Carbamazepine (CBZ), a frequently used anticonvulsant drug, is one of the most common causes of life-threatening cutaneous adverse drug reactions such as toxic epidermal necrolysis (TEN) and Stevens-Johnson syndrome (SJS). Recent studies have revealed a strong association between HLA-B*1502 and CBZ-induced TEN/SJS in the Taiwan Han Chinese population.

OBJECTIVES:

This study is aimed to investigate the association between human leucocyte antigens (HLA) and CBZ-induced TEN/SJS in the multi-ethnic Malaysian population.

METHODS:

A sample of 21 unrelated patients with CBZ-induced TEN/SJS and 300 race-matched, healthy controls were genotyped for HLA-A, -B and -DR using polymerase chain reaction (PCR). Allele frequencies were compared.

RESULTS:

HLA-B*1502 was present in 75.0% (12/16) of Malay patients with CBZ-induced TEN/SJS but in only 15.7% (47/300) of normal controls (odds ratio 16.15, 95% confidence interval 4.57-62.4; corrected P-value  = 7.87 × 10(-6) ), which suggests a strong association between HLA and CBZ-induced TEN/SJS. Additionally, HLA-B*1502 was found in all three Chinese and two Indian patients.

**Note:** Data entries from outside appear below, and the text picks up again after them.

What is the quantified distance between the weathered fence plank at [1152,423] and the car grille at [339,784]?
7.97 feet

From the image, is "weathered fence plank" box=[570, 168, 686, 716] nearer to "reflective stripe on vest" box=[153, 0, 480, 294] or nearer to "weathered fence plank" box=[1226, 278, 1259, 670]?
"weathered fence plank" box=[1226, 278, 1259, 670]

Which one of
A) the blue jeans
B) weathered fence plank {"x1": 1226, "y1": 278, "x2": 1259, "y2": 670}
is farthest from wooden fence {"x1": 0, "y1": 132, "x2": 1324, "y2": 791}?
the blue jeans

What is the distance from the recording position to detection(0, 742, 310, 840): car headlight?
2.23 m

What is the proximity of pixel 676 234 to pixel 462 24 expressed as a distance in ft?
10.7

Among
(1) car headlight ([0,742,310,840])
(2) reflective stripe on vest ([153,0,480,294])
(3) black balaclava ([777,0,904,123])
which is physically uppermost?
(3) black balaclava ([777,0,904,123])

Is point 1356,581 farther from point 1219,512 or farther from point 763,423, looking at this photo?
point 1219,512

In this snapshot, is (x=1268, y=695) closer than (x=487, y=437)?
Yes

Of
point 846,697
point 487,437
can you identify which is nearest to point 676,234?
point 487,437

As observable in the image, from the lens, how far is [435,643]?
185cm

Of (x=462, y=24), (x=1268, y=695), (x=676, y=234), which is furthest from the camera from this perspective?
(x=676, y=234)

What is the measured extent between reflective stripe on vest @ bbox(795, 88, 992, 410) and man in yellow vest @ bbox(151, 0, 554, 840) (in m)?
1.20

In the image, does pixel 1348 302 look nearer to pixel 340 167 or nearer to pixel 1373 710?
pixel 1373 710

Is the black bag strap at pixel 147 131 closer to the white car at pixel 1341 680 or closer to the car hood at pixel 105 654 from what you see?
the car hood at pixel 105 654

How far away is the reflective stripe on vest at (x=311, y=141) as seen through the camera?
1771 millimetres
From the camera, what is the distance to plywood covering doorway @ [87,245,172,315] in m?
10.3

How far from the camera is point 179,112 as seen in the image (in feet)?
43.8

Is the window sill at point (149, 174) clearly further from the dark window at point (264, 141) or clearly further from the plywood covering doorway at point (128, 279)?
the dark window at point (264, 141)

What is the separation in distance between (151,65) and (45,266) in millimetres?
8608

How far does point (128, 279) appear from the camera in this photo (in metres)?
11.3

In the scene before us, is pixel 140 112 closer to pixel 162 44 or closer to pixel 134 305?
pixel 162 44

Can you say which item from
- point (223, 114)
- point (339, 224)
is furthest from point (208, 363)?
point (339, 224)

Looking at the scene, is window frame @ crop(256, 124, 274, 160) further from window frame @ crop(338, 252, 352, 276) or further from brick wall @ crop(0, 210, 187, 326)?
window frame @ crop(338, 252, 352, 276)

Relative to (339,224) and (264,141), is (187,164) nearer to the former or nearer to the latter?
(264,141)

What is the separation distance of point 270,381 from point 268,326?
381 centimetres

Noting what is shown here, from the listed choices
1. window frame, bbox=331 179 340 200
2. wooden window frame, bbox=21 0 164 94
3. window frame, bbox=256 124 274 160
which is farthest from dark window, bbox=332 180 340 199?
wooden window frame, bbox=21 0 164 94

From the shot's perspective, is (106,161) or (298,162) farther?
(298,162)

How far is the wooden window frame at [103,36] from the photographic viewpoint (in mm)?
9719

Existing data show that frequencies of the HLA-B*1502 allele are generally much higher in Asian populations than in White European populations, which explains the higher incidences of SJS and TEN in Asian countries.

CONCLUSIONS:

HLA-B*1502 is strongly associated with CBZ-induced TEN/SJS in the Malay population in Malaysia, as has been seen in Han Chinese in Taiwan. This indicates that the genetic association apparent in the incidence of CBZ-induced TEN/SJS is linked with the presence of HLA-B*1502, irrespective of racial origin. Screening of patients for this genetic marker can help to prevent the occurrence of TEN/SJS.